* **The problem**
Could you extract the part of the Earth Day text starting with "Oh, and the" and going on through "next Earth Day?"?

* **Text shown**
If the comic strip Pogo is remembered for only one thing, it will be the phrase "We have met the enemy and he is us." But did you know that Pogo's creator Walt Kelly first used that phrase on a poster for the original Earth Day in 1970? Neither did I, but the Internet is good at unearthing obscurities like that.

What made me think of that quote in the first place, though, was a diametrical sentiment I encountered in a column on global warming by this year's recipient of the Sierra Club's David R. Brower award, Thomas Friedman. After an ominous quote from the chairman of the Intergovernmental Panel on Climate Change, Friedman offered up two slices of hope: the Google Foundation's renewable energy initiative and the Vehicle Design Summit, which was started by some students at M.I.T. Friedman describes it as
...a global, open-source, collaborative effort, managed by M.I.T. students, that has 25 college teams around the world, including in India and China, working together to build a plug-in electric hybrid within three years. Each team contributes a different set of parts or designs. I thought writing for my college newspaper was cool. These kids are building a hyper-efficient car, which, they hope, "will demonstrate a 95 percent reduction in embodied energy, materials and toxicity from cradle to cradle to grave" and provide "200 m.p.g. energy equivalency or better." The Linux of cars!
Oh, and the quote from the students that gives Friedman (and me) hope? "We are the people we have been waiting for." Wouldn't you rather see that on a poster next Earth Day?

* **Data excerpts**
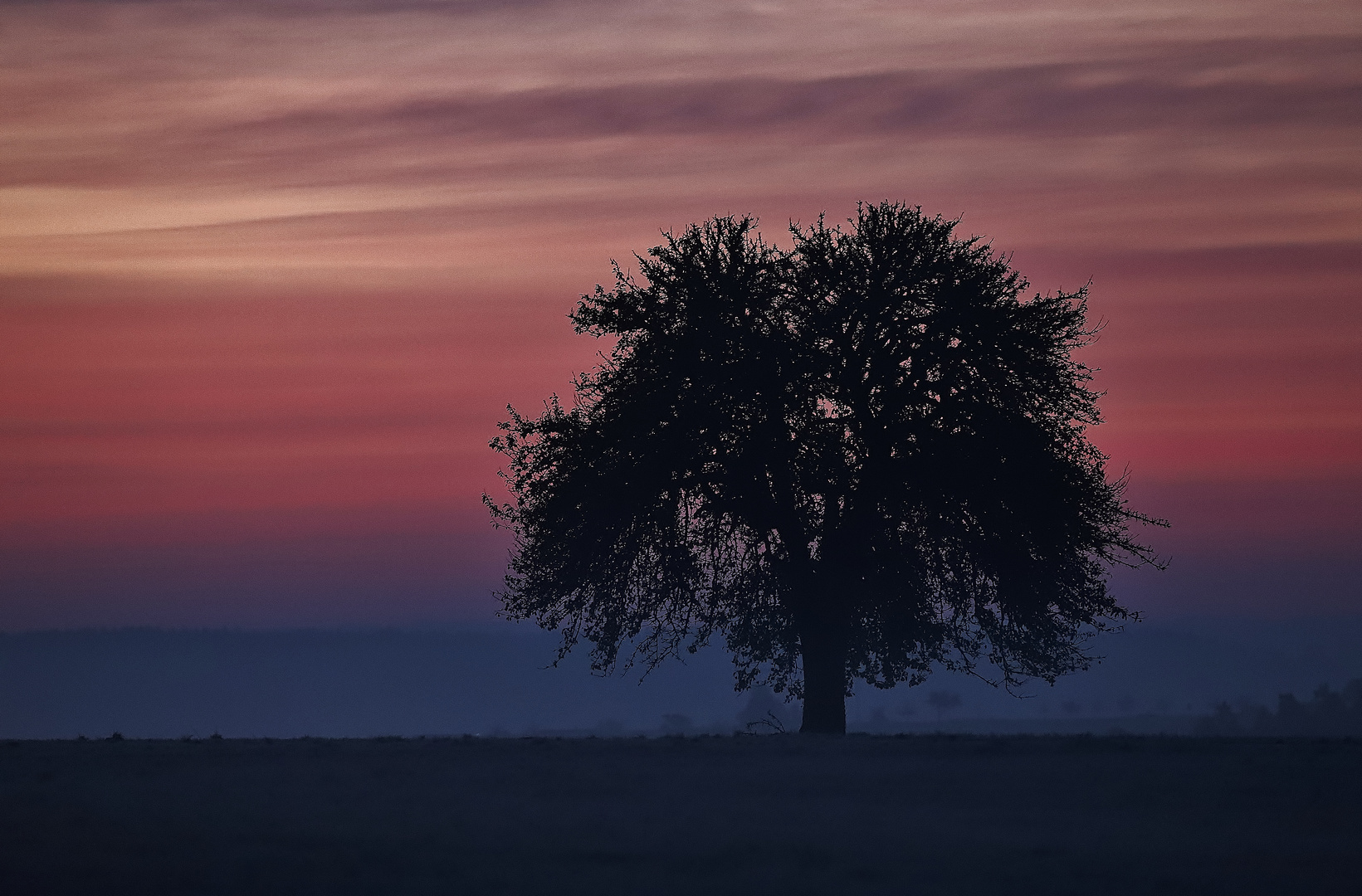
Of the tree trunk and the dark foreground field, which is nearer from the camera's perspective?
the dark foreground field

==

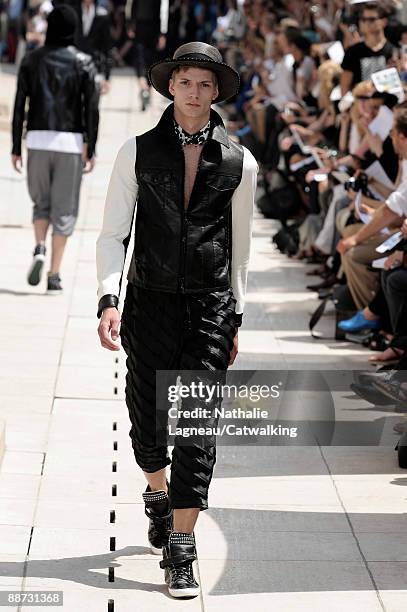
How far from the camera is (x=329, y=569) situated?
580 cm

* **Solution for this task**
Oh, and the quote from the students that gives Friedman (and me) hope? "We are the people we have been waiting for." Wouldn't you rather see that on a poster next Earth Day?